__Task__
No record may be omitted; give all of them again exactly.

__Saved data entries__
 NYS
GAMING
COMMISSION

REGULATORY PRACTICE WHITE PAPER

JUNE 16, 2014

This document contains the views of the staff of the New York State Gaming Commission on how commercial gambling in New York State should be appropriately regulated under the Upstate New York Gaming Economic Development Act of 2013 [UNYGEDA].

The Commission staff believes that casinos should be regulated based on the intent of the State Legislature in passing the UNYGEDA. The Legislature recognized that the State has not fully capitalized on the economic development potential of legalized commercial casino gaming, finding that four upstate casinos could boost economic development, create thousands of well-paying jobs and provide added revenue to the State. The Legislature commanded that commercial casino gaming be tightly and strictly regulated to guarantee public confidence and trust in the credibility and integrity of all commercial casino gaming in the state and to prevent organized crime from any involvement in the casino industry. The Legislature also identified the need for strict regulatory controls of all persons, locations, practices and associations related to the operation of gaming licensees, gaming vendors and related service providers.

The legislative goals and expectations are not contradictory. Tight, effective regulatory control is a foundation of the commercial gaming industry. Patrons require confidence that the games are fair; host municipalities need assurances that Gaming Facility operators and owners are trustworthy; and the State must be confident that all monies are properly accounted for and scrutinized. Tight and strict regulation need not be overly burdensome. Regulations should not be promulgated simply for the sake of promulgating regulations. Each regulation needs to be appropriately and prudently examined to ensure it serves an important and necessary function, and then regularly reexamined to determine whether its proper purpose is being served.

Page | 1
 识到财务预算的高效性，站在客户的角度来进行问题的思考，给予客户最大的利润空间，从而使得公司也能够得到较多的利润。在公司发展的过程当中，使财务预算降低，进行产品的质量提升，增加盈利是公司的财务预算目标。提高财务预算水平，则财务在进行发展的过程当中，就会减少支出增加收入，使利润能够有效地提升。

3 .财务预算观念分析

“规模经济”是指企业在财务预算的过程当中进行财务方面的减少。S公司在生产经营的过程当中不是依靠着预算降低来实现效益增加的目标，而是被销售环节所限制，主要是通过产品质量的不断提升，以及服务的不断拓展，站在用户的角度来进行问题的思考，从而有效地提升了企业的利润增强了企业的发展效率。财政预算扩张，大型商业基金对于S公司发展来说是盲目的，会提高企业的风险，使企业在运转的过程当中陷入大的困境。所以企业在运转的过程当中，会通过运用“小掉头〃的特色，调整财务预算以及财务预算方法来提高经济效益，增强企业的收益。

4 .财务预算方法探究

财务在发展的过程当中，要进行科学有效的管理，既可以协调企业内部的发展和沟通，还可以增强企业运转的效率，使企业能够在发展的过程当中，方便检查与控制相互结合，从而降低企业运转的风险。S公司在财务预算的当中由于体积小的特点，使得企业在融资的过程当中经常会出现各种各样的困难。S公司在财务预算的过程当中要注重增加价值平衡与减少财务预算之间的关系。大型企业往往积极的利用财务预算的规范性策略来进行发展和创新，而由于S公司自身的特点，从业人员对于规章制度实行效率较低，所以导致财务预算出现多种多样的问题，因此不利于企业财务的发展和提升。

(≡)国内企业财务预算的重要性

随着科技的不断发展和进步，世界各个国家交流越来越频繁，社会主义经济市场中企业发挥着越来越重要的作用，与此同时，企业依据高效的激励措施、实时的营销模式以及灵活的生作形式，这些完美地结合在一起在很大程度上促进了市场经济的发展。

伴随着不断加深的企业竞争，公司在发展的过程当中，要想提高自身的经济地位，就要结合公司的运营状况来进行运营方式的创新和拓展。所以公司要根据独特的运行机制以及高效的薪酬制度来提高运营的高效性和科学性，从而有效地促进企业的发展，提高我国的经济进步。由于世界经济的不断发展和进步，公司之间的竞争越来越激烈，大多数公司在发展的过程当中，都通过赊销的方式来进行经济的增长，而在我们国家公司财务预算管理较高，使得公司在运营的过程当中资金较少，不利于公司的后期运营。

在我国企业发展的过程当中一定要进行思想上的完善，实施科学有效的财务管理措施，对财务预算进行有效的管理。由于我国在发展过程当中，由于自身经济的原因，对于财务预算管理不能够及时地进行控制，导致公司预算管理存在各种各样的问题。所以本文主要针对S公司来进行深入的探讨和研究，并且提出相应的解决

__Response box__
 NYS
GAMING
COMMISSION

REGULATORY PRACTICE WHITE PAPER

JUNE 16, 2014

This document contains the views of the staff of the New York State Gaming Commission on how commercial gambling in New York State should be appropriately regulated under the Upstate New York Gaming Economic Development Act of 2013 [UNYGEDA].

The Commission staff believes that casinos should be regulated based on the intent of the State Legislature in passing the UNYGEDA. The Legislature recognized that the State has not fully capitalized on the economic development potential of legalized commercial casino gaming, finding that four upstate casinos could boost economic development, create thousands of well-paying jobs and provide added revenue to the State. The Legislature commanded that commercial casino gaming be tightly and strictly regulated to guarantee public confidence and trust in the credibility and integrity of all commercial casino gaming in the state and to prevent organized crime from any involvement in the casino industry. The Legislature also identified the need for strict regulatory controls of all persons, locations, practices and associations related to the operation of gaming licensees, gaming vendors and related service providers.

The legislative goals and expectations are not contradictory. Tight, effective regulatory control is a foundation of the commercial gaming industry. Patrons require confidence that the games are fair; host municipalities need assurances that Gaming Facility operators and owners are trustworthy; and the State must be confident that all monies are properly accounted for and scrutinized. Tight and strict regulation need not be overly burdensome. Regulations should not be promulgated simply for the sake of promulgating regulations. Each regulation needs to be appropriately and prudently examined to ensure it serves an important and necessary function, and then regularly reexamined to determine whether its proper purpose is being served.

Page | 1
 识到财务预算的高效性，站在客户的角度来进行问题的思考，给予客户最大的利润空间，从而使得公司也能够得到较多的利润。在公司发展的过程当中，使财务预算降低，进行产品的质量提升，增加盈利是公司的财务预算目标。提高财务预算水平，则财务在进行发展的过程当中，就会减少支出增加收入，使利润能够有效地提升。

3 .财务预算观念分析

“规模经济”是指企业在财务预算的过程当中进行财务方面的减少。S公司在生产经营的过程当中不是依靠着预算降低来实现效益增加的目标，而是被销售环节所限制，主要是通过产品质量的不断提升，以及服务的不断拓展，站在用户的角度来进行问题的思考，从而有效地提升了企业的利润增强了企业的发展效率。财政预算扩张，大型商业基金对于S公司发展来说是盲目的，会提高企业的风险，使企业在运转的过程当中陷入大的困境。所以企业在运转的过程当中，会通过运用“小掉头〃的特色，调整财务预算以及财务预算方法来提高经济效益，增强企业的收益。

4 .财务预算方法探究

财务在发展的过程当中，要进行科学有效的管理，既可以协调企业内部的发展和沟通，还可以增强企业运转的效率，使企业能够在发展的过程当中，方便检查与控制相互结合，从而降低企业运转的风险。S公司在财务预算的当中由于体积小的特点，使得企业在融资的过程当中经常会出现各种各样的困难。S公司在财务预算的过程当中要注重增加价值平衡与减少财务预算之间的关系。大型企业往往积极的利用财务预算的规范性策略来进行发展和创新，而由于S公司自身的特点，从业人员对于规章制度实行效率较低，所以导致财务预算出现多种多样的问题，因此不利于企业财务的发展和提升。

(≡)国内企业财务预算的重要性

随着科技的不断发展和进步，世界各个国家交流越来越频繁，社会主义经济市场中企业发挥着越来越重要的作用，与此同时，企业依据高效的激励措施、实时的营销模式以及灵活的生作形式，这些完美地结合在一起在很大程度上促进了市场经济的发展。

伴随着不断加深的企业竞争，公司在发展的过程当中，要想提高自身的经济地位，就要结合公司的运营状况来进行运营方式的创新和拓展。所以公司要根据独特的运行机制以及高效的薪酬制度来提高运营的高效性和科学性，从而有效地促进企业的发展，提高我国的经济进步。由于世界经济的不断发展和进步，公司之间的竞争越来越激烈，大多数公司在发展的过程当中，都通过赊销的方式来进行经济的增长，而在我们国家公司财务预算管理较高，使得公司在运营的过程当中资金较少，不利于公司的后期运营。

在我国企业发展的过程当中一定要进行思想上的完善，实施科学有效的财务管理措施，对财务预算进行有效的管理。由于我国在发展过程当中，由于自身经济的原因，对于财务预算管理不能够及时地进行控制，导致公司预算管理存在各种各样的问题。所以本文主要针对S公司来进行深入的探讨和研究，并且提出相应的解决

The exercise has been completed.